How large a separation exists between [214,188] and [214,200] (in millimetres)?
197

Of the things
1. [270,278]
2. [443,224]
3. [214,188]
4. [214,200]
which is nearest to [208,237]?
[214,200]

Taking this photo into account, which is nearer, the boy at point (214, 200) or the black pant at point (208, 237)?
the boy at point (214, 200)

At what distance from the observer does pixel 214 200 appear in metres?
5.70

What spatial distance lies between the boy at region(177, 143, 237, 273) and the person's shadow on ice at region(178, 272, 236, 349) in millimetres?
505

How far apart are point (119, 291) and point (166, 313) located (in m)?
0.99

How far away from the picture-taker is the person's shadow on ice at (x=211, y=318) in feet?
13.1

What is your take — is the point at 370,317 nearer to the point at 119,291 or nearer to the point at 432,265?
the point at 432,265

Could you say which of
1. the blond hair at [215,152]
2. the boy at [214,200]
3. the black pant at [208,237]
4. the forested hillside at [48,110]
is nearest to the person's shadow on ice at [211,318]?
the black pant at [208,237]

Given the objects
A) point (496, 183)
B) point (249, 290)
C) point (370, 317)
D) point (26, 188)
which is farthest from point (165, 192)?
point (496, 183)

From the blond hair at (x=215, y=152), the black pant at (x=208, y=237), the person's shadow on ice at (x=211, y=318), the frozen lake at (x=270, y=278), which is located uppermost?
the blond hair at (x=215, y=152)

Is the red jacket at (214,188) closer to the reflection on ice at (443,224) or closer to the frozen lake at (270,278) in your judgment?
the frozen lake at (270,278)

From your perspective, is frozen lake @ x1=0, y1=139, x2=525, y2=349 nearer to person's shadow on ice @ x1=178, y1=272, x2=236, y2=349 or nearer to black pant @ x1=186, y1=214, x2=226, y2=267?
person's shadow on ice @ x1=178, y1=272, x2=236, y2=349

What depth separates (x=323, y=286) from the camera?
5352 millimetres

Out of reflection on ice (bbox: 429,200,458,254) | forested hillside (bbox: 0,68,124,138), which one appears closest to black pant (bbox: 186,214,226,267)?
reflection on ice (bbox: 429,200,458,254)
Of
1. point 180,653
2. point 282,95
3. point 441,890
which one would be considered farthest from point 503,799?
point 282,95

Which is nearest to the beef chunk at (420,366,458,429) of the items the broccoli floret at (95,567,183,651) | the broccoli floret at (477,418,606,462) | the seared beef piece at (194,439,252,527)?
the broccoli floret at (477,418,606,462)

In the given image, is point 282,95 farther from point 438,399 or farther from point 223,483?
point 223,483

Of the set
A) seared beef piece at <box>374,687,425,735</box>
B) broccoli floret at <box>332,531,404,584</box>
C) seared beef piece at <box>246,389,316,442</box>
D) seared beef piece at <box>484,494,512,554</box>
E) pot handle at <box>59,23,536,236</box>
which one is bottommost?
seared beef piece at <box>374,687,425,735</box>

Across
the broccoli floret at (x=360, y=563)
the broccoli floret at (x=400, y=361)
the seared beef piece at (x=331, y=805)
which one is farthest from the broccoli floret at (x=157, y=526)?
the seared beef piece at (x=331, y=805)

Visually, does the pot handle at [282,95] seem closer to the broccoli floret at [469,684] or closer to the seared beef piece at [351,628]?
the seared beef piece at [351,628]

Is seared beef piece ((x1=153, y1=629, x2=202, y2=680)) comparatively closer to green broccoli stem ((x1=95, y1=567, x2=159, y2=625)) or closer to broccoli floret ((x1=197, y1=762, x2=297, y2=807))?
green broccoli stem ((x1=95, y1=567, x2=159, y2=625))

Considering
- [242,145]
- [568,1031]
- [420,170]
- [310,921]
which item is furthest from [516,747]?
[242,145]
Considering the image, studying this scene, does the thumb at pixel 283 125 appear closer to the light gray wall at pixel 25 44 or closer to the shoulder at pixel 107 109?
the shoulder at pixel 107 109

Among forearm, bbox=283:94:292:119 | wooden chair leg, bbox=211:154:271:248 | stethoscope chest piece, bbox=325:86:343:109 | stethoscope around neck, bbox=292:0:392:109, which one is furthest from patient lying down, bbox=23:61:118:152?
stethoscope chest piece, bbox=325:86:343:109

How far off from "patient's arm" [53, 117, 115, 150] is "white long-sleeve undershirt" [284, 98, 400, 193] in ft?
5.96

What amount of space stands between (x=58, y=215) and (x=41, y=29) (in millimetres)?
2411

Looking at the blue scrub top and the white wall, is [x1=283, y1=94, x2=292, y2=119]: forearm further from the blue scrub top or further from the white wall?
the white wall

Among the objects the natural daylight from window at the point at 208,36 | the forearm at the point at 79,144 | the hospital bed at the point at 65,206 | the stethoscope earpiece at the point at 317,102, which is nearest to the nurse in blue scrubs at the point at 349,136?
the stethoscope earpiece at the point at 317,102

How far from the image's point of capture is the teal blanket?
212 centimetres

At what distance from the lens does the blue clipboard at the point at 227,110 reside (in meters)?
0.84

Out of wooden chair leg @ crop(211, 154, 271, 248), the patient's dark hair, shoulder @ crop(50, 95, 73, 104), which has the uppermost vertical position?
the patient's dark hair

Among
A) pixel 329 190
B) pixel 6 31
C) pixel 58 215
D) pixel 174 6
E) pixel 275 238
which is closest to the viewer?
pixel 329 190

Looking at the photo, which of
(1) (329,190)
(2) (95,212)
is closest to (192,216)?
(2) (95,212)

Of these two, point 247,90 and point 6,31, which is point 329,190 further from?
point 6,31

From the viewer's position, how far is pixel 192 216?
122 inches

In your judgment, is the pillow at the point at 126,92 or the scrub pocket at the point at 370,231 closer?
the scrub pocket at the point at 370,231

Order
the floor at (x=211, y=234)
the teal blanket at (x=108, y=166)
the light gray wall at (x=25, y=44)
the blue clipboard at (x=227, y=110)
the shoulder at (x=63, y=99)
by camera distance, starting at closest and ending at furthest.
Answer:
━━━
> _PROBLEM STATEMENT_
Return all of the entries exactly as they were supplied.

> _TASK ANSWER_
How large a separation exists between [214,188] and [214,200] (in millimetres)?
197

Of the things
1. [270,278]
2. [443,224]
3. [214,188]
4. [214,200]
which is nearest to [208,237]?
[214,200]

Taking this photo into account, which is nearer, the boy at point (214, 200) or the black pant at point (208, 237)?
the boy at point (214, 200)

At what distance from the observer does pixel 214 200 appear in metres?
5.70

What spatial distance lies between the boy at region(177, 143, 237, 273) and the person's shadow on ice at region(178, 272, 236, 349) in millimetres?
505

How far apart are point (119, 291) and point (166, 313) located (in m)?
0.99

How far away from the picture-taker is the person's shadow on ice at (x=211, y=318) in feet?
13.1

What is your take — is the point at 370,317 nearer to the point at 119,291 or nearer to the point at 432,265?
the point at 432,265

Could you say which of
1. the blond hair at [215,152]
2. the boy at [214,200]
3. the black pant at [208,237]
4. the forested hillside at [48,110]
is nearest to the person's shadow on ice at [211,318]?
the black pant at [208,237]

Given the objects
A) point (496, 183)
B) point (249, 290)
C) point (370, 317)
D) point (26, 188)
which is farthest from point (165, 192)?
point (496, 183)

From the blond hair at (x=215, y=152), the black pant at (x=208, y=237), the person's shadow on ice at (x=211, y=318), the frozen lake at (x=270, y=278), which is located uppermost?
the blond hair at (x=215, y=152)

Is the red jacket at (214,188) closer to the reflection on ice at (443,224) or closer to the frozen lake at (270,278) in your judgment?
the frozen lake at (270,278)

From your perspective, is frozen lake @ x1=0, y1=139, x2=525, y2=349 nearer to person's shadow on ice @ x1=178, y1=272, x2=236, y2=349 or nearer to black pant @ x1=186, y1=214, x2=226, y2=267?
person's shadow on ice @ x1=178, y1=272, x2=236, y2=349

What depth separates (x=323, y=286) from the camera?
5352 millimetres

Out of reflection on ice (bbox: 429,200,458,254) | forested hillside (bbox: 0,68,124,138), which one appears closest to black pant (bbox: 186,214,226,267)?
reflection on ice (bbox: 429,200,458,254)
Of
1. point 180,653
2. point 282,95
3. point 441,890
which one would be considered farthest from point 503,799?
point 282,95

Which is nearest to the beef chunk at (420,366,458,429) of the items the broccoli floret at (95,567,183,651) | the broccoli floret at (477,418,606,462) | the seared beef piece at (194,439,252,527)?
the broccoli floret at (477,418,606,462)

In the given image, is point 282,95 farther from point 438,399 or farther from point 223,483?
point 223,483

Of the set
A) seared beef piece at <box>374,687,425,735</box>
B) broccoli floret at <box>332,531,404,584</box>
C) seared beef piece at <box>246,389,316,442</box>
D) seared beef piece at <box>484,494,512,554</box>
E) pot handle at <box>59,23,536,236</box>
which one is bottommost?
seared beef piece at <box>374,687,425,735</box>

Across
the broccoli floret at (x=360, y=563)
the broccoli floret at (x=400, y=361)
the seared beef piece at (x=331, y=805)
which one is farthest from the broccoli floret at (x=157, y=526)?
the seared beef piece at (x=331, y=805)

Visually, does the pot handle at [282,95] seem closer to the broccoli floret at [469,684] or closer to the seared beef piece at [351,628]?
the seared beef piece at [351,628]

Is seared beef piece ((x1=153, y1=629, x2=202, y2=680)) comparatively closer to green broccoli stem ((x1=95, y1=567, x2=159, y2=625)) or closer to broccoli floret ((x1=197, y1=762, x2=297, y2=807))?
green broccoli stem ((x1=95, y1=567, x2=159, y2=625))

Considering
- [242,145]
- [568,1031]
- [420,170]
- [310,921]
which item is furthest from [516,747]?
[242,145]
Considering the image, studying this scene, does the thumb at pixel 283 125 appear closer to the light gray wall at pixel 25 44 or closer to the shoulder at pixel 107 109?
the shoulder at pixel 107 109

Among forearm, bbox=283:94:292:119 | wooden chair leg, bbox=211:154:271:248 | stethoscope chest piece, bbox=325:86:343:109 | stethoscope around neck, bbox=292:0:392:109, which one is furthest from patient lying down, bbox=23:61:118:152?
stethoscope chest piece, bbox=325:86:343:109

How far off from "patient's arm" [53, 117, 115, 150] is "white long-sleeve undershirt" [284, 98, 400, 193] in ft?
5.96

What amount of space stands between (x=58, y=215) and (x=41, y=29) (in millimetres)?
2411

Looking at the blue scrub top and the white wall, is [x1=283, y1=94, x2=292, y2=119]: forearm further from the blue scrub top or further from the white wall?
the white wall

Among the objects the natural daylight from window at the point at 208,36 | the forearm at the point at 79,144 | the hospital bed at the point at 65,206 | the stethoscope earpiece at the point at 317,102, which is nearest to the nurse in blue scrubs at the point at 349,136?
the stethoscope earpiece at the point at 317,102

How far from the image's point of capture is the teal blanket?
212 centimetres

At what distance from the lens does the blue clipboard at the point at 227,110 reside (in meters)?
0.84

Out of wooden chair leg @ crop(211, 154, 271, 248), the patient's dark hair, shoulder @ crop(50, 95, 73, 104), which has the uppermost vertical position?
the patient's dark hair

Among
A) pixel 329 190
B) pixel 6 31
C) pixel 58 215
D) pixel 174 6
E) pixel 275 238
which is closest to the viewer?
pixel 329 190

Looking at the photo, which of
(1) (329,190)
(2) (95,212)
is closest to (192,216)?
(2) (95,212)

Of these two, point 247,90 and point 6,31, which is point 329,190 further from?
point 6,31

From the viewer's position, how far is pixel 192 216?
122 inches

In your judgment, is the pillow at the point at 126,92 or the scrub pocket at the point at 370,231 closer?
the scrub pocket at the point at 370,231

Order
the floor at (x=211, y=234)
the teal blanket at (x=108, y=166)
the light gray wall at (x=25, y=44)
the blue clipboard at (x=227, y=110)
the shoulder at (x=63, y=99)
by camera distance, starting at closest and ending at furthest.
Answer:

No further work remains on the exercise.